The Affordable Care Act became law on March 23, 2010. More than one year later, many of its significant victories for children’s health have already taken effect, with many more yet to roll out over the next few years.
Yet the law’s constitutionality is being challenged in a series of upcoming court actions, including a June 8 proceeding in the 11th Circuit Court of Appeals. Should this or any other pending lawsuit find the health care law unconstitutional, many of its strong child health protections could be undone. This would be a devastating blow for children’s health here in Atlanta and across the country.
Let me tell you why.
Currently under the law, no child can be denied health insurance coverage because of a pre-existing condition. These conditions can range from some of the most common and easily treatable such as asthma to potentially life-threatening ones such as childhood cancer.
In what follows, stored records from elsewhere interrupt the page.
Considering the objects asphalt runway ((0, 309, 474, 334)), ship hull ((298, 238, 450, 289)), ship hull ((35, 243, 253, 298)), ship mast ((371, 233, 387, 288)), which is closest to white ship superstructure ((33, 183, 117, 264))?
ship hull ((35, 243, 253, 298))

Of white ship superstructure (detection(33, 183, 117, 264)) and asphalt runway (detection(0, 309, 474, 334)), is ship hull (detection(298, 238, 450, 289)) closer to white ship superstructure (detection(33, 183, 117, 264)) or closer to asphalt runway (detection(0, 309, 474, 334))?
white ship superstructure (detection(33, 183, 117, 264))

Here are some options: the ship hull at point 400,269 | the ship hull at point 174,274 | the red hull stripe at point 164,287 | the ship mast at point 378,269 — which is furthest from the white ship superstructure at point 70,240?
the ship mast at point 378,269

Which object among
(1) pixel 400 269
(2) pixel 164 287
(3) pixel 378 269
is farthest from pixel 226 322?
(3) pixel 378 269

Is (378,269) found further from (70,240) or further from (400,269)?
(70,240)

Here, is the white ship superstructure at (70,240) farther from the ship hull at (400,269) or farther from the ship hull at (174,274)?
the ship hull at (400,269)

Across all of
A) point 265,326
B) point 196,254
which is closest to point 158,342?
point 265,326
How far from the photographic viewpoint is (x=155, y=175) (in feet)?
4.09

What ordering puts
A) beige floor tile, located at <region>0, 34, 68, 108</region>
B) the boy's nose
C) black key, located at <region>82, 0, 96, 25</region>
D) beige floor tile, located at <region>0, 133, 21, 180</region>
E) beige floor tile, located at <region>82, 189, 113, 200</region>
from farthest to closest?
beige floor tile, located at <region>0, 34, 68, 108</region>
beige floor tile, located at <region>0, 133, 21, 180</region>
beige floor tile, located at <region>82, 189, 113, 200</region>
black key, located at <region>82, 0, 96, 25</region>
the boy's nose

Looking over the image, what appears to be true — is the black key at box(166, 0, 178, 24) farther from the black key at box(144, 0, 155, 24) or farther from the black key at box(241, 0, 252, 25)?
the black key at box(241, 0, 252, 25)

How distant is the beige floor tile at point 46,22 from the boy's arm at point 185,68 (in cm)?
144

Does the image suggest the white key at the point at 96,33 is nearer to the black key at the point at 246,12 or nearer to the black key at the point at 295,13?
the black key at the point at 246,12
What this protection means for so many children here in Atlanta is something many of us take for granted: access to health care services.
Not only does this access help pediatricians monitor and treat complex conditions before they flare up, but it also helps save our health system money in the long run by keeping these conditions in check with preventive care.
Oftentimes an early diagnosis can be the difference between a routine test and a trip to the emergency room. Before health reform became the law, some of our nation’s most vulnerable children who needed immediate, specialized care were left without any options to access it.
It broke my heart to see children suffering needlessly simply because they did not have health insurance.
Now thanks to the Affordable Care Act, many of these children are getting the care they need to stay healthy.
The focus of the 11th Circuit’s case is whether one specific provision of the law — which in 2014 requires all individuals to purchase health insurance or pay a small penalty — is constitutional. Without this key provision, the law’s child health protections, including the ban on pre-existing condition exclusions, cannot take effect.
This lawsuit fails to understand the value of the Affordable Care Act for children.
An overwhelming majority of Americans have already taken responsibility for their own health insurance and automatically comply with the individual mandate provision because they have insurance through their employer, public programs such as Medicare or Medicaid, or because they purchased their own plan.
Health insurance works most effectively when everyone participates. An insurance market that doesn’t require healthy people to contribute to the very care they rely on when they become sick would cause premiums to spiral out of control, leaving many people who need insurance the most without access to any affordable care.
Requiring everyone to purchase health insurance balances this scale and makes possible important protections such as the ban on pre-existing condition exclusions for children.
Throughout my career as a pediatrician, I have seen the terrible consequences of families not being able to access timely and appropriate services because of inadequate health insurance.
This can become a thing of the past, but not without the law we all came together to pass just over a year ago.
Challenging the Affordable Care Act in a courtroom or in the halls of the Capitol is not the answer. Our children are better off because of this law, and we owe it to them to make sure it takes effect.
Dr. Jay E. Berkelhamer of Atlanta is a past president of the American Academy of Pediatrics.